#### Passage to read:
○ ○ ○
= Cesare Marsili =

Italian philosopher (1592–1633)

Cesare Marsili (Bologna, 31 January 1592 – Bologna, March 22, 1633) was an Italian intellectual and associate of Galileo Galilei.

==Early life==
Cesare Marsili was born into one of the most important senatorial families of Bologna, the son of Filippo Marsili and Elizabetta Rossi. From an early age he assumed various positions of authority in the city, becoming a member of the Council of Elders, tribune of the people, and standard-bearer of justice. In 1622, just thirty years old, was elected Superintendent of Water, a position for which he required hydraulic and mathematical skills that he had probably learned from Giovanni Antonio Magini, professor of mathematics and astronomy at the University of Bologna. On 10 November 1628, he married a noblewoman named Elena Ballatini.

An efficient government man and an educated scholar, Marsili was a member of several academies, including the Gelati, the Notte and the Torbidi. In 1624 he went to Rome following the election of Pope Urban VIII and there he met Galileo Galilei, through whom he became a member of the Accademia dei Lincei in 1625. Galileo had had a close friendship with Filippo Salviati for many years, and since his early death had lacked a close confidant. Marsili quickly came to fill this role for him. Marsili was also an enthusiastic jouster and is known to have participated a number of tournaments between 1615 and 1628.

==Correspondence with Galileo==
Marsili's friendship with Galileo and the extensive correspondence between them cast light on the nature of Galileos' work and the activities of the Accademia dei Lincei. Because of his social standing, he was a vital link between Galileo and the political elites in Rome and Bologna. From this correspondence emerges Marsili's passion for experiments and measuring instruments, to which he devoted his own studies and activities. On one occasion, we know that Galileo send him two top-quality telescope lenses, and promised him a telescope in due course.
○ ○ ○
#### Provided records:
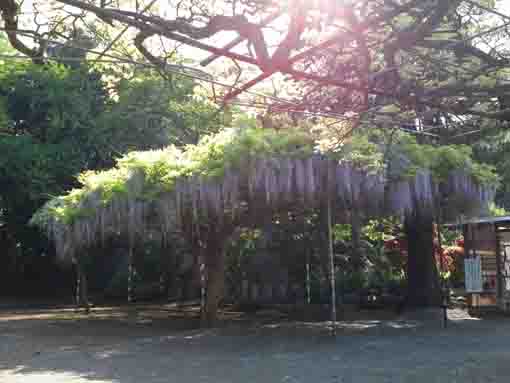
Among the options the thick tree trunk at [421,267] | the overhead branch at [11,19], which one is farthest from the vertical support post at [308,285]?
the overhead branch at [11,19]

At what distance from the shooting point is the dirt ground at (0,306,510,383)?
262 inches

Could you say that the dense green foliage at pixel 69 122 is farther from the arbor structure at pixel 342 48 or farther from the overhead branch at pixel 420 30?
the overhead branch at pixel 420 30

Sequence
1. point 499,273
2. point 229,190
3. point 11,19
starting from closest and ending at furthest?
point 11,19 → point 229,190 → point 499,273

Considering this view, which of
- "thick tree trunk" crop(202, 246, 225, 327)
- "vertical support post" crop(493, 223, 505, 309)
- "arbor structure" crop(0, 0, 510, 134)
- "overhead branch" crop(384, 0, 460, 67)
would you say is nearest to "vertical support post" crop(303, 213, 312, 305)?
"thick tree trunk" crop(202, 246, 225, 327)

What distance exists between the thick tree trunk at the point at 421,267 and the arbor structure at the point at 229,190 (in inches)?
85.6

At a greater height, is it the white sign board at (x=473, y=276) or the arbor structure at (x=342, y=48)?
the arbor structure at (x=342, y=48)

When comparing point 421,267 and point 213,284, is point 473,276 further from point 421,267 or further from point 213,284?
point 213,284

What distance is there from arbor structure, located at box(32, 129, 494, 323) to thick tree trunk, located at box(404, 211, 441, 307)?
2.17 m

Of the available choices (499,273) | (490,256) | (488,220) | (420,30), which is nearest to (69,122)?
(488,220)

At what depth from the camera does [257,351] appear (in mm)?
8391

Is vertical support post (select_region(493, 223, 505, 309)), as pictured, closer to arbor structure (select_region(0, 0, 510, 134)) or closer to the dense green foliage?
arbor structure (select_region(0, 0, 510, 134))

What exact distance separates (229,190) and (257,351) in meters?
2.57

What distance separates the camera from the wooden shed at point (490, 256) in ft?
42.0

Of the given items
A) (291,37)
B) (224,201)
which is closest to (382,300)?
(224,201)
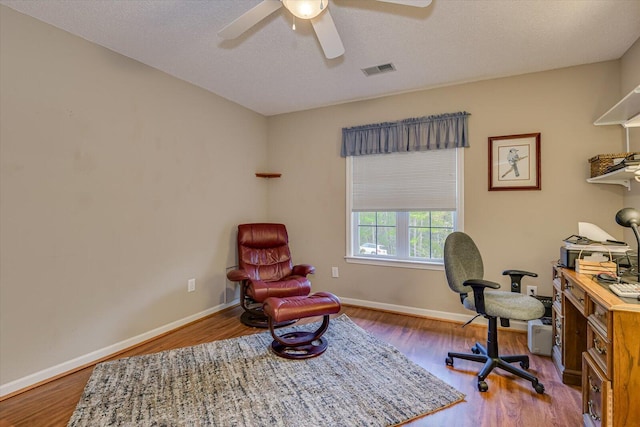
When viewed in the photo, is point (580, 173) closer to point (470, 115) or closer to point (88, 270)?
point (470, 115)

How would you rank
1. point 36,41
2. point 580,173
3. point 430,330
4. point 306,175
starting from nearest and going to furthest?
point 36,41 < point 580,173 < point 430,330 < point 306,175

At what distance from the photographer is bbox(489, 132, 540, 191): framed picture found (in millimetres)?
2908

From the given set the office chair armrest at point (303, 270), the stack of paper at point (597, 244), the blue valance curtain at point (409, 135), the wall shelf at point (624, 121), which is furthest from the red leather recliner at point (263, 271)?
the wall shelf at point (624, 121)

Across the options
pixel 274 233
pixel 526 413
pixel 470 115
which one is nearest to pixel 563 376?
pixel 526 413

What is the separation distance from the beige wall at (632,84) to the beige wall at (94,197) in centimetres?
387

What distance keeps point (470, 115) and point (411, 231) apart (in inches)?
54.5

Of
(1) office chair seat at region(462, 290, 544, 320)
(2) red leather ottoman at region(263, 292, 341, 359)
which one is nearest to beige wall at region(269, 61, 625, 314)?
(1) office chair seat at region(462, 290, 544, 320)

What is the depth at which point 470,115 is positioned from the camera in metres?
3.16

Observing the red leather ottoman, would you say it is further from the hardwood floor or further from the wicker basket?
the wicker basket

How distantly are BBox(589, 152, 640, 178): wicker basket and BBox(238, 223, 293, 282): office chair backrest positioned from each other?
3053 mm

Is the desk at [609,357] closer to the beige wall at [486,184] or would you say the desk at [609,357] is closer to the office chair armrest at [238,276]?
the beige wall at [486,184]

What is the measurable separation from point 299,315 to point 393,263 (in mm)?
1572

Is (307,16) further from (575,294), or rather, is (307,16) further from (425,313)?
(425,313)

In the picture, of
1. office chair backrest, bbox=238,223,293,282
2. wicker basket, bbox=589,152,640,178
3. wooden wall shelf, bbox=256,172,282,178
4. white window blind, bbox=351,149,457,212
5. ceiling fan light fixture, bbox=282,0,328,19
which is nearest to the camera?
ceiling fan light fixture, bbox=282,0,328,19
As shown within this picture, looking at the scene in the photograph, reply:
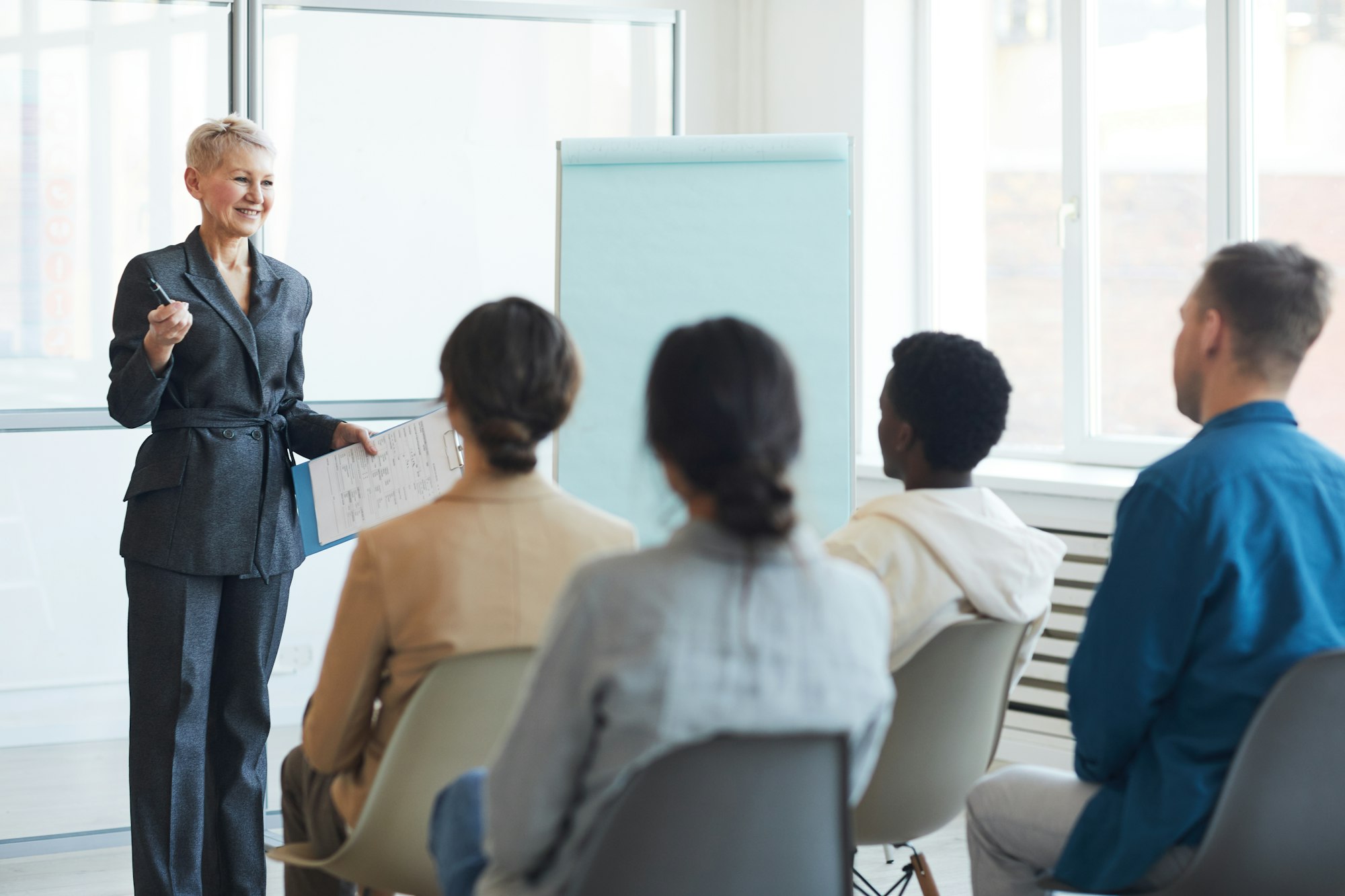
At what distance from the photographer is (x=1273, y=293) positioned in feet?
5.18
○ ○ ○
#### Exercise requirements:
• a. Answer these from the article on Cesare Marsili:
(i) What post was Marsili elected to in 1622?
(ii) In what year did he join the Accademia dei Lincei?
(iii) What did Galileo once send him?
• b. Carry the article on Cesare Marsili forward from its final sentence.

#### Expected outputs:
• a.
(i) Superintendent of Water
(ii) 1625
(iii) Two top-quality telescope lenses

• b.
The letters also provide insight into otherwise unknown experiments. In April 1626, after learning from Marsili that "a certain engineer" in Bologna had built a device that imitated the motion of the tides, Galileo responded that he had made a similar machine himself twenty years previously, but that it had not been for studying the tides. Galileo's accounts indicate that he had a clear idea of the principles of the thermometer by around 1606-08, so the claim to have invented it properly belong to him. In another letter of 7 July 1626, Marsili reported that a Bolognese artisan had succeeded in manufacturing a mirror that could produce the effects of a telescope, but that it had not yet been possible for him to verify its working. As the correspondence continued, it was clear that Marsili and Galileo were developing the concept of the reflecting telescope, an idea that was to be developed by Cavalieri.

==Relations with Cavalieri==
As prominent member of the ruling families in Bologna, Marsili played a key role in the appointment of Bonaventura Cavalieri to the chair of mathematics at the University, vacant since the death of Magini, in 1617. There was no shortage of candidates, including Kepler, who politely declined, doubting the freedom he would enjoy at Bologna as a Protestant heliostaticist. Thanks to the lobbying undertaken by Marsili, Galileo was highly regarded in Bologna, and he was a patron of Cavalieri, who was a pupil of his associate Benedetto Castelli. Castelli, who was professor of mathematics at Pisa, was known to Marsili through his work as Superintendent of Water, when he had visited Bologna with a commission of experts sent by the pope to resolve a dispute between Bologna and Ferrara over the management of the Po and the Reno, and he recommended Cavalieri.

After Cavalieri took up his chair, they worked together to promote the ideas of Galileo; Marsili also mediated the argument which broke out between Galileo and Cavalieri when the young mathematician published The Burning Mirror in 1632, which Galileo felt made use of his own ideas and demonstrations. Thanks to Marsili's good offices, amicable relations between the two men were restored.

==Dialogue Concerning the Two Chief World Systems==
Marsili's friendship proved invaluable to Galileo in the preparation of his great work Dialogue Concerning the Two Chief World Systems. Galileo finally decided to finally respond to Francesco Ingoli's work of 1616, known as De situ et quiete Terrae contra Copernici Systema disputatio challenging the theories of Copernicus. Marsili undertook to obtain a copy of it, and took part in the discussions Galileo held with his friends to work out the main lines of his counter-argument. Marsili also saw a manuscript draft of Galileo's response, and found himself the main point of contact between Galileo and other thinkers, including the peripatetic Scipione Chiaramonti and Kepler. Marsili was well aware of the importance Galileo's Dialogue, and undertook a sustained campaign of letter writing to make other Bolognese writers and scholars aware of its forthcoming publication. While preparing the ground for Galileo's ideas, he carefully avoided confrontation with traditional Aristotelian scholars. He also ordered 32 copies of the Dialogue from the printers, to sell to interested readers in Bologna.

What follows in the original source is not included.